> What to produce:
Answer these questions from the climate change extract below:
1. On what date did the Parliamentary Commissioner for the Environment recommend against using forest sinks to offset carbon dioxide emissions?
2. What is the title of his report?
3. Which minister rejected that recommendation?

Partners Greg Allen, Gerald Lanning
Senior Associates Joanna Lim

Climate change (inc Zero Carbon Bill and Emissions Trading Scheme)

It was a whirlwind of reports and announcements in the climate change space last week. Let’s take a deep breath and catch up.

On Tuesday (26 March 2019), the Parliamentary Commissioner for the Environment, Simon Upton, recommended that forest sinks not be used to offset carbon dioxide emissions in his report Farms, forests and fossil fuels: The next great landscape transformation? The report recommends dealing with agricultural gases and forest sinks together, while dealing with fossil carbon dioxide emissions separately.

Climate Change Minister James Shaw immediately rejected this suggestion on the same day (see the media release here), stating that “for the sake of providing policy stability and predictability for emitters and the forestry sector, the Government is committed to retaining the use of forestry off-sets for carbon dioxide and other greenhouse gases emissions.” Anything else would have seriously undermined the investment signals the forestry sector needs to have the confidence to plant the trees the Government is relying on.

> Dataset content:
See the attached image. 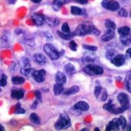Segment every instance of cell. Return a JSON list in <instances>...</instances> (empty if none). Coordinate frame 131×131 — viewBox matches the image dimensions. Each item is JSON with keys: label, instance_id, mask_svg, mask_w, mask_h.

> Task solution:
1. Tuesday, 26 March 2019
2. Farms, forests and fossil fuels: The next great landscape transformation?
3. Climate Change Minister James Shaw